Memelihara pandangan ini dalam keluarga, masyarakat, gereja, dan tempat ibadah lainnya merupakan suatu disiplin rohaniah yang penting untuk menyembuhkan masalah yang lebih luas di negara kita dan akhirnya di dunia kita. “Kasihilah Musuh-Musuhmu," suatu esai dalam karya tulis Mary Baker Eddy, Miscellaneous Writings 1883–1896, menyatakan: “Kasih bukan memenuhi rasa keadilan insani melainkan rakhmat ilahi…. Kita harus mengasihi musuh-musuh kita dengan seluruh penyataan yang kita gunakan dalam dan untuk mengasihi teman-teman kita; kita bahkan harus berusaha untuk tidak menyingkapkan kesalahan mereka, melainkan berbuat baik kepada mereka setiap ada kesempatan" (hlm. 11). Dalam pekerjaannya sebagai penemu dan pendiri Ilmupengetahuan Kristen, Ny. Eddy memiliki banyak kesempatan untuk mempraktekkan hal tersebut, dan dia melakukannya tanpa takut dan dengan baik.

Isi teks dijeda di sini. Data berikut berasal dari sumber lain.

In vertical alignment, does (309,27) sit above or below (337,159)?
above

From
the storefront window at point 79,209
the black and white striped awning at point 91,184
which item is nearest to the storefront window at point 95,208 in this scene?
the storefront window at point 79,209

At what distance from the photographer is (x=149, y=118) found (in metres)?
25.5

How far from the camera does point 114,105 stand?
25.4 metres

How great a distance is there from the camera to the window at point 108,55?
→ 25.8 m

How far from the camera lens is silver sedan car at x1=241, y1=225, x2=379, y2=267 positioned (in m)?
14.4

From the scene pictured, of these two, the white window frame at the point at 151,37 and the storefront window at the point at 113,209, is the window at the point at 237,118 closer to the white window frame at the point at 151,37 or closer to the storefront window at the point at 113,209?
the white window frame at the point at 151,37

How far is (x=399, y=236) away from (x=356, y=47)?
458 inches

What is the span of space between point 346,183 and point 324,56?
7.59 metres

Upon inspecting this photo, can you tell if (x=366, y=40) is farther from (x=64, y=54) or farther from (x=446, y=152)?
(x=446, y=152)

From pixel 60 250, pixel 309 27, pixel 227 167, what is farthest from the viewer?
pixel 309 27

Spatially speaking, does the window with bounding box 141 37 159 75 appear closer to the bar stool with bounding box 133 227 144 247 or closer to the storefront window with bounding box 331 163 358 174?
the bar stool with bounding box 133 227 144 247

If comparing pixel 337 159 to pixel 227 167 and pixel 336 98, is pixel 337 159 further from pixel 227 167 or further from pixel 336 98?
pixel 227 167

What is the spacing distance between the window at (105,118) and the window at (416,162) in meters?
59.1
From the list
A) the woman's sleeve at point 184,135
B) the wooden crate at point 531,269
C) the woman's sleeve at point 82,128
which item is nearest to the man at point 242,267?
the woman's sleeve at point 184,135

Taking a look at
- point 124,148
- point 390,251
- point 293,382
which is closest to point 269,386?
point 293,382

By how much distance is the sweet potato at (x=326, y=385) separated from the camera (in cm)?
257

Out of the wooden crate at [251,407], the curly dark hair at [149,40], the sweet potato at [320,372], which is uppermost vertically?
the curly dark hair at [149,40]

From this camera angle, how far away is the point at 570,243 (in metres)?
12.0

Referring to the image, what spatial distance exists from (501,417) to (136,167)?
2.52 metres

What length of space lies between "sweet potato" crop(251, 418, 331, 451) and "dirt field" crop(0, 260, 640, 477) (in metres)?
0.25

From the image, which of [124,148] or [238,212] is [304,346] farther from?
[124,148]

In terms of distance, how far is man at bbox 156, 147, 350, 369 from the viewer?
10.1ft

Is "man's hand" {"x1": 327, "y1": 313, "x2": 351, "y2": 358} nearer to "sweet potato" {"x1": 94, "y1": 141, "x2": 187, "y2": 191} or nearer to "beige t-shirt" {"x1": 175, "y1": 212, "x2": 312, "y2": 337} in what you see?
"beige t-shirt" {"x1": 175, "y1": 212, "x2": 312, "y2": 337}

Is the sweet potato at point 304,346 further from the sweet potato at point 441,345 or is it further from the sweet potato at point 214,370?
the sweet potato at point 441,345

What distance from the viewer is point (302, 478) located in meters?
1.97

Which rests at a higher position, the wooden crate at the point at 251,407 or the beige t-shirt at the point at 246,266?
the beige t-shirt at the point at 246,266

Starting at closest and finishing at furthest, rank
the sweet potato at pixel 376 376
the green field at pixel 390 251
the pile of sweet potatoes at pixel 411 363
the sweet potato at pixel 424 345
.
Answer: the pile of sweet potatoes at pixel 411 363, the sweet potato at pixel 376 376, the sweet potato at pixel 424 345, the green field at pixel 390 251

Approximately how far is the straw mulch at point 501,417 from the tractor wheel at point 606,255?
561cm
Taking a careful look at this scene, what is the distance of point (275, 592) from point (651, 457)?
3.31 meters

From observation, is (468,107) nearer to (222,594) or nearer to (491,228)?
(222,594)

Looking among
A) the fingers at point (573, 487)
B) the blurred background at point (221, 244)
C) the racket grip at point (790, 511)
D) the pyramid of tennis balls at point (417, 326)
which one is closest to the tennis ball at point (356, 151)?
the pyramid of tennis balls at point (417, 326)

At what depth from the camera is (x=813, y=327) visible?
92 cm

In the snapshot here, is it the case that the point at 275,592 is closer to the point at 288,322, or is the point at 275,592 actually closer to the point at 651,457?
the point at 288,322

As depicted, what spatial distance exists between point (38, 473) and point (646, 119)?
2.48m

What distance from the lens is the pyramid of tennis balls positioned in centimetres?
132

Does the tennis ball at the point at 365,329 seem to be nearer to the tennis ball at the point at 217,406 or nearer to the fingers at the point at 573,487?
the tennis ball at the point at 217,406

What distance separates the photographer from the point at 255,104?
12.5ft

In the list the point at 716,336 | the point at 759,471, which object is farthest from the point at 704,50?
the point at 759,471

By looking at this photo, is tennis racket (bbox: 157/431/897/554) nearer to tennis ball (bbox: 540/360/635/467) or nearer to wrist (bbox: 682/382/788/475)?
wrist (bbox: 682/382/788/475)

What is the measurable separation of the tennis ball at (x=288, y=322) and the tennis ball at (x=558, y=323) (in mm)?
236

Hukum ilahi Kasih yang dibuktikan Ny. Eddy, dapat dibuktikan oleh semua orang, bukan hanya oleh orang Kristen, dan hukum itu dapat menyembuhkan setiap aspek pengalaman insani. Itulah hukum yang mempertahankan bumi dalam orbitnya, namun juga membimbing anak yang hilang pulang. Orang-orang yang menjadi pengikut Ny. Eddy, ditakdirkan untuk menjadi penyembuh di dalam kehidupan mereka sendiri dan di dunia. Pandangan rohaniah dan kasih mereka dapat meniadakan apa pun yang memecah-belah umat manusia dalam kubu-kubu yang berlawanan. Dengan menolak godaan untuk membenci, mereka membantu menurunkan kebencian dari takhtanya di dunia ini. Dengan menegaskan kuasa Kasih ilahi yang tidak dapat gagal, mereka bergabung dengan Kristus dalam menyelamatkan dunia.